# Buddy’s Pedal Fest



## mazdaflyer (Sep 6, 2018)

Sent from my iPhone using Tapatalk


----------



## Freqman1 (Sep 7, 2018)

mazdaflyer said:


> View attachment 864968
> 
> 
> Sent from my iPhone using Tapatalk



What state/city? V/r Shawn


----------



## tripple3 (Sep 7, 2018)

Freqman1 said:


> What state/city? V/r Shawn



I found this:
BUDDY'S PEDAL FEST·THURSDAY,
This year the Buddy Pedal Fest will again include a Vintage Bicycle Show, a Swap Meet.
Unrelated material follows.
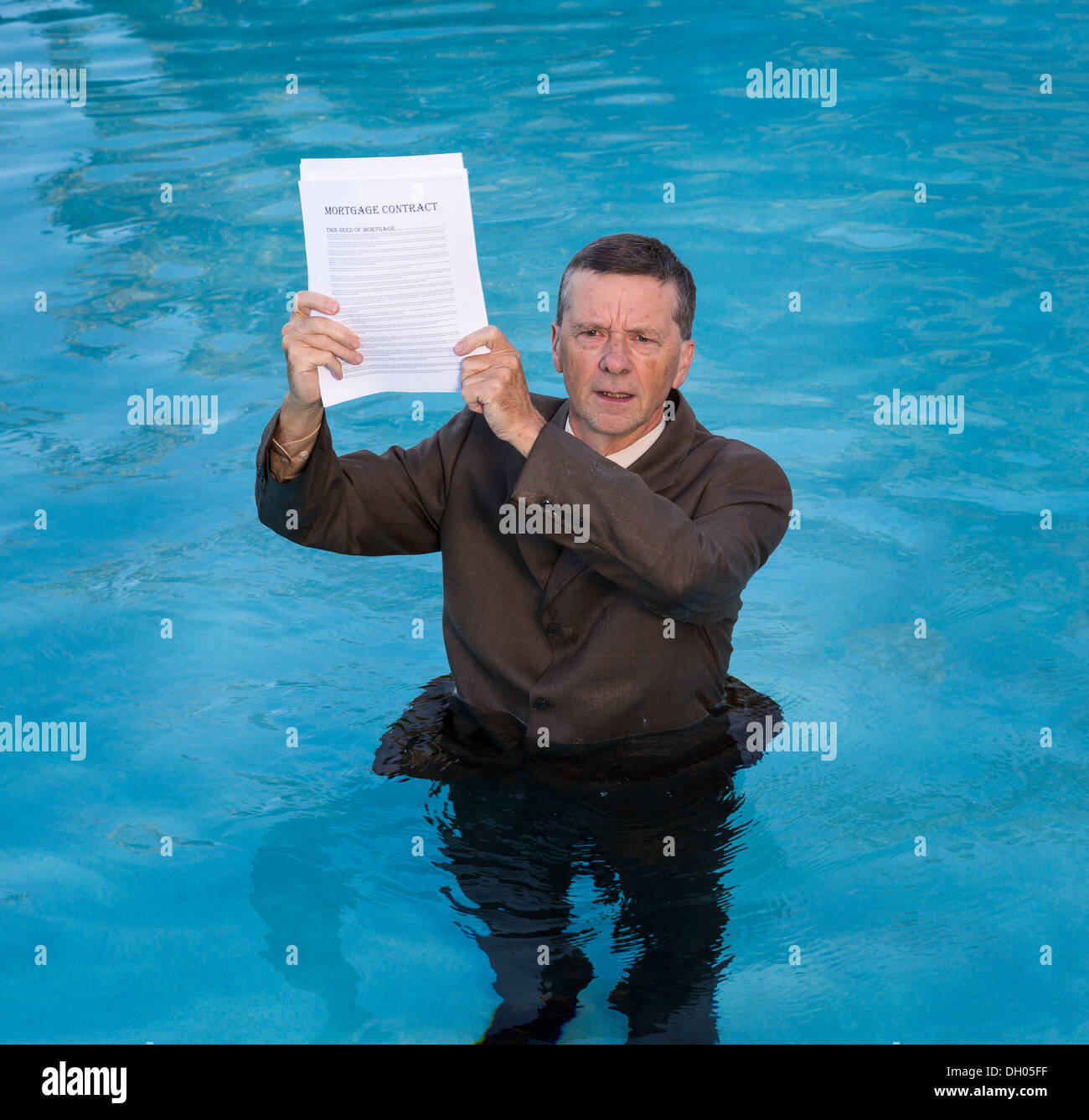 Businessman in suit in water worried about mortgage payments - Stock Image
And a pub crawl style ride following the Show and Swap w/Live music. Sept. 15th 2018 at the Historic Train Depot, Retro on the Rails, 100 Wyoming St. Pleasant Hill, MO.


----------



## mazdaflyer (Sep 7, 2018)

Freqman1 said:


> What state/city? V/r Shawn




Pleasant Hill, MO a little southeast of Kansas City, MO.


----------



## oldfart36 (Sep 14, 2018)

A great time and Good People Buckaroos!


----------



## oldfart36 (Sep 14, 2018)

The old depot.


----------



## rollfaster (Sep 14, 2018)

Would like to attend some day. Great bunch of guys!!


----------